Start Your Engines! Lap Two
Search vs. Metasearch Engines
Bishop McGuinness High School
The purpose of this project was to determine whether a single Internet metasearch engine would return more relevant to topic Uniform Resource Locators (URLs) of Web pages in a search query on the Internet than a combination of six Internet search engines. I hypothesized a combination of search engines would return more relevant to topic URLs than a single metasearch engine. A list of five topics was created. A search query was performed on the Internet using six different search engines and six different metasearch engines for each of the five topics. All searches were run on the same day because the Internet changes daily from the addition, deletion, and relocation of Web pages and Web sites. Search queries were multiple word phrases in lowercase, enclosed in quotation marks. Search queries were not refined with advanced searching techniques. Metasearch engines were not restricted to using the same six search engines as those selected for the search engine group. The results of search queries were compared among the six search engines and also among the six metasearch engines. An equal number of URLs from each search engine's results were combined together by topic in a group equal in number to the results for each metasearch engine. The relevant to topic URLs were counted for each group of search engines and each metasearch engine. When equal numbers of URLs were compared, a combination of search engines returned more relevant to topic URLs than a single metasearch engine.
The Internet or World Wide Web has grown and is growing exponentially. It is currently estimated to be as large as 800 million Web pages. Of these 800 million pages 58% are not indexed by prominent search engines2. Information on the Internet consists of Web pages at Web sites which lack organization in terms of conventional indexing such as cataloging, alphabetization, or subject heading grouping. To search the Internet requires full text searching as opposed to the field searching by author, title, or subject heading used at the local public library and in conventional databases. Search engines have been developed to make searching the Internet easier through their creation of an indexed database that can be accessed through the use of keywords or phrases to obtain a listing of Uniform Resource Locators (URLs) of Web pages5.
The lack of organization or indexing of the Internet often returns a large number of results, many of which are irrelevant to the search query. A single search engine will usually return no more than 45% of the possible relevant results6. Many search engines have a relevancy determination tool programmed into their software. Relevancy is often determined by the frequency or the location of keywords in a Web site or on a Web Page. An engine may assign a relevancy percentage to each URL, or place what it considers the most relevant URLs at the beginning of the listing6,8.

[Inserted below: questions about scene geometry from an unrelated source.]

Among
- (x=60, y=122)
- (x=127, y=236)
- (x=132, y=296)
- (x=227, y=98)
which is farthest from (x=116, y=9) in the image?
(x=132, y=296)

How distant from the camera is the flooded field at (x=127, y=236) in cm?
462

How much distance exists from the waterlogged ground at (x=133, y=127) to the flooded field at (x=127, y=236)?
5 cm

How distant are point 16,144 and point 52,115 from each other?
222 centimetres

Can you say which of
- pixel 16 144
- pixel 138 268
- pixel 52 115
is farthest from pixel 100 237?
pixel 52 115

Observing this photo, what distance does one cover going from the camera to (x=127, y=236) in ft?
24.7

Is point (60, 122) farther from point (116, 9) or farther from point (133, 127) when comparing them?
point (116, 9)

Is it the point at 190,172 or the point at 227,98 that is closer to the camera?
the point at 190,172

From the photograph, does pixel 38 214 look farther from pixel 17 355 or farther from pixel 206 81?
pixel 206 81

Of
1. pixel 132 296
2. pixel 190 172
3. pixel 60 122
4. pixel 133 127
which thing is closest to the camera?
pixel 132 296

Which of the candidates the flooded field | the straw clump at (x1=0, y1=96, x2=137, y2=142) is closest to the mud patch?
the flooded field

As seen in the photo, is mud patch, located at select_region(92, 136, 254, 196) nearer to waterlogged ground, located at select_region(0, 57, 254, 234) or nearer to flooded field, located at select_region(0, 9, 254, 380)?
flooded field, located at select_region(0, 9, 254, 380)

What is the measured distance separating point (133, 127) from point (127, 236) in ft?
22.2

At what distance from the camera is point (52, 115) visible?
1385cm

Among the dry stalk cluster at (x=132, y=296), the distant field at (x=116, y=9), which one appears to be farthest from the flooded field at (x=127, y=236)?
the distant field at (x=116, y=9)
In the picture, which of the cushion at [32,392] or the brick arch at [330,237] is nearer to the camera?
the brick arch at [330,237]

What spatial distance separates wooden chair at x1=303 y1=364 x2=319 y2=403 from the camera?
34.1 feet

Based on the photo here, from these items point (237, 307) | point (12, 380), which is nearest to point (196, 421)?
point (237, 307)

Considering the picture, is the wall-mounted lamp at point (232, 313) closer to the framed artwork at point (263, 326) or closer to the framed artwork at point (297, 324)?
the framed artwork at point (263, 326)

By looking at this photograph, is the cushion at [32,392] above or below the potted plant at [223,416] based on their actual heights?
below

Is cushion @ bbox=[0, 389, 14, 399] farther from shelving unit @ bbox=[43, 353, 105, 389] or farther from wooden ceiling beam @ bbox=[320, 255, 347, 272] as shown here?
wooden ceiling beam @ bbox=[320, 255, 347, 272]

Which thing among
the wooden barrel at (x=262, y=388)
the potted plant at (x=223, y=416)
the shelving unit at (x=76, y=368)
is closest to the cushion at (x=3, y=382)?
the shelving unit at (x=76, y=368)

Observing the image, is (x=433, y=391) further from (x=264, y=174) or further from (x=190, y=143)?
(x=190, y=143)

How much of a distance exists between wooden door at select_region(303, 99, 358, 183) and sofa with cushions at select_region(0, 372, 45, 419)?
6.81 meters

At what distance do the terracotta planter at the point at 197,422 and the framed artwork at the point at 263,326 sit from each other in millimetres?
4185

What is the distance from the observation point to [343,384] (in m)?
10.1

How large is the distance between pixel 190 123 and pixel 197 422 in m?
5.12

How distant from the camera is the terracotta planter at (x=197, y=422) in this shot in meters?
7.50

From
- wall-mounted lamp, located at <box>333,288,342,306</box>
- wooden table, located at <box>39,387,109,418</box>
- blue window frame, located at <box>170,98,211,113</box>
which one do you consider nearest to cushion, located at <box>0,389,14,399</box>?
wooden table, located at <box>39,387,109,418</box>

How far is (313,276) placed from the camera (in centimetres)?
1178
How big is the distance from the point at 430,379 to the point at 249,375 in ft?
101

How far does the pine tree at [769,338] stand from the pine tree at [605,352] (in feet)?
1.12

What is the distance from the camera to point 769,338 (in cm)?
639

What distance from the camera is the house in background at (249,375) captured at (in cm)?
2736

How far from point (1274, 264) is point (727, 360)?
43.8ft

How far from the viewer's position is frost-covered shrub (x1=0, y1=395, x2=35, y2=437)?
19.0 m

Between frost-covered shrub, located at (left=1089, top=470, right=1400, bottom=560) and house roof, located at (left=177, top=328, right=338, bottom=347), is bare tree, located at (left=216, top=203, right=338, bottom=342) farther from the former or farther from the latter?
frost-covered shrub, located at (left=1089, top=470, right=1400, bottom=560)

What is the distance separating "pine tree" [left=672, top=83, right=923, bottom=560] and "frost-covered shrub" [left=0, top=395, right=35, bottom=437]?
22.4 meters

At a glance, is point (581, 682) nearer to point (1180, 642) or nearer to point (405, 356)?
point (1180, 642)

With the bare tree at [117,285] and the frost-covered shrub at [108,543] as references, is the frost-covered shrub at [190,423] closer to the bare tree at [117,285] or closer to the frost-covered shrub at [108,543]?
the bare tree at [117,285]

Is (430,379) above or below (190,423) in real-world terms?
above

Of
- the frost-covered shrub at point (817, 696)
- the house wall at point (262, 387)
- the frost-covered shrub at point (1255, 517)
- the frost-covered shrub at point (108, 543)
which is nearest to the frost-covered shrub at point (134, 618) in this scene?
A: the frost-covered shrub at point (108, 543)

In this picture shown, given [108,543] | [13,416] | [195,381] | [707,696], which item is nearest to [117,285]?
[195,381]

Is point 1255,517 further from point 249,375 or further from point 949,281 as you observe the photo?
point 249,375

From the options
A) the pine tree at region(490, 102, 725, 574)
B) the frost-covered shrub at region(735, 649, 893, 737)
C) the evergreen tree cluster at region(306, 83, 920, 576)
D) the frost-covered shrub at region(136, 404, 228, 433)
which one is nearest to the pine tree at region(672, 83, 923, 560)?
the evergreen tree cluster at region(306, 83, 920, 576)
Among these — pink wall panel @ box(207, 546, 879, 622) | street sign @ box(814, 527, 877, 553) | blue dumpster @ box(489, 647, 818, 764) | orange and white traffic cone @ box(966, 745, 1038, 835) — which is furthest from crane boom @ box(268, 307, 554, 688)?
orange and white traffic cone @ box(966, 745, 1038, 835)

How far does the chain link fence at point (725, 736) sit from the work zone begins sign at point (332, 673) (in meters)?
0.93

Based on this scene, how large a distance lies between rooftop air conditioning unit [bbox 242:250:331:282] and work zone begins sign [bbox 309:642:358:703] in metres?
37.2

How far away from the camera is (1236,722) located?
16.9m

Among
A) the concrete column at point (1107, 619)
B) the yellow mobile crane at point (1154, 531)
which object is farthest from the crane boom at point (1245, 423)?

Searching the Internet with a search engine is actually searching a database of information that was gathered by an automatic or robot program called a spider or crawler and not the Internet itself. These programs look for new, changed, or defunct Web sites and send back the information to change and update a search engine database. Some crawlers search only the titles and some search the entire document. Each search engine creates a database that is different from every other search engine's database. The diversity in the databases' results is an overlap of only thirty-four percent (34%) of some of the major search engines8. My previous year's research reported an overlap of only thirty-seven percent (37%) among six search engines. Search engine database diversity accounts for the wide variety of results received among search engines even though the same exact terms are used in the query. To obtain the most comprehensive search of the Internet, several search engines should be searched sequentially for the same topic1,4,8.
Metasearch engines were developed as a more efficient method for sequential searching of search engines. Metasearch engines are designed to provide a comprehensive search of the Internet by entering a single search query and sending it to multiple search engines. Some metasearch engines search sequentially and some simultaneously but all search multiple search engines and return one set of results. Some metasearch engines search just a few search engines and others claim to search as many as one hundred search engines. Metasearch engines dispatch the query to selected search engines, interpret the results, and display the results in a uniform or integrated format for the requestor4,6,8.
Statement of the Problem
In a search query of the Internet, will the results of a single Internet metasearch engine return more relevant to topic Uniform Resource Locators (URLs) to Internet Web pages than a combination of results from six Internet search engines?
The combination of results from six Internet search engines will return more relevant to topic Uniform Resource Locators (URLs) to Internet Web pages than the results of a single Internet metasearch engine when comparing equal numbers of URLs for each group of results.
Computer with Internet connection
Ream of printing paper
List of five topics
1. Create a list of topics to search on the Internet.
2. Construct multiple word search queries for each topic.
3. Connect to the Internet.
4. Run all search queries on the same day.
5. Access AltaVista and search for each of the topics using the multiple word search queries in lower case enclosed in quotation marks without further refinement.
6. Download and print the results for each query, which will contain Uniform Resource Locators (URLs) to Internet Web pages.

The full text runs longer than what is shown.